Kepala Badan Intelijen dan Keamanan (Kabaintelkam) Polri Komjen Pol Paulus Waterpauw mengatakan tindakan tegas aparat keamanan terhadap kelompok separatis bersenjata di Papua akan dipertahankan sampai mereka berhasil dimusnahkan.

Di tengah konflik yang memburuk, pemerintah telah mengerahkan sekitar 400 pasukan tambahan ke Papua menyusul pembunuhan Kepala BIN Daerah (Kabinda) Papua Brigjen TNI I Gusti Putu Danny Karya Nugraha. Pemerintah juga melabeli kelompok separatis atau Kelompok Kriminal Bersenjata (KKB) sebagai "teroris" pada bulan lalu.

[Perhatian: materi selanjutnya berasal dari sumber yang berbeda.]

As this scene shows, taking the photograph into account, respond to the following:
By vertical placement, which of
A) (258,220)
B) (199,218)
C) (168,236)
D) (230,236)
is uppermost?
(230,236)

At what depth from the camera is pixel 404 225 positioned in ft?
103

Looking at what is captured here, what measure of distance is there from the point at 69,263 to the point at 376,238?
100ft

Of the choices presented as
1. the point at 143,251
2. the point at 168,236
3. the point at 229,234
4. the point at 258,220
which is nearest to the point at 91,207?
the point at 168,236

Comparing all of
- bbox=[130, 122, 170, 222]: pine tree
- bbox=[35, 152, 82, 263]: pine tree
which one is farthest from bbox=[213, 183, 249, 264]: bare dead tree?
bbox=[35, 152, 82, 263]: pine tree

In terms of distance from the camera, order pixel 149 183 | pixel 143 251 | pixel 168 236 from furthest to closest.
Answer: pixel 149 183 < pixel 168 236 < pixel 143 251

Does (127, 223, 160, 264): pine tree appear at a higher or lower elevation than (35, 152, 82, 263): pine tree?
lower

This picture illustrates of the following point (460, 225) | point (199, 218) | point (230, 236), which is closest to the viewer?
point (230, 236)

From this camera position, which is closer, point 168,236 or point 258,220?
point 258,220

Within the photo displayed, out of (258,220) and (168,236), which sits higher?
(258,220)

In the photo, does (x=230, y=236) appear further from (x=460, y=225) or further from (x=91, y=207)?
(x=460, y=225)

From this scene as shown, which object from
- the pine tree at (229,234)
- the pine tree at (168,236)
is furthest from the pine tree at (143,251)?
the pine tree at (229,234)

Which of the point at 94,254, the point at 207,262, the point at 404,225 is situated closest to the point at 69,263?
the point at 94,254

Paulus Waterpauw, Kepala Badan Intelijen dan Keamanan Polri, memberi isyarat saat berbicara saat wawancara di kantornya di Jakarta, 29 April 2021. (Foto: REUTERS/Ajeng Dinar Ulfiana)
Paulus Waterpauw, Kepala Badan Intelijen dan Keamanan Polri, memberi isyarat saat berbicara saat wawancara di kantornya di Jakarta, 29 April 2021. (Foto: REUTERS/Ajeng Dinar Ulfiana)

Diwawancarai oleh Reuters, Paulus Waterpauw, yang juga putra daerah Papua menegaskan pemerintah bertekad untuk menekan pemberontakan separatis bersenjata yang sudah berlangsung selama puluhan tahun di Papua, wilayah yang kaya sumber daya itu.

"Tujuannya adalah untuk memusnahkan mereka yang berada di balik tindakan kekerasan yang mengerikan ini," katanya. "Operasi ini akan terus berjalan sampai kami mendapatkan hasil yang maksimal. Selama mereka belum ditangkap, kami akan berusaha semaksimal mungkin untuk melumpuhkan dan menangkap mereka."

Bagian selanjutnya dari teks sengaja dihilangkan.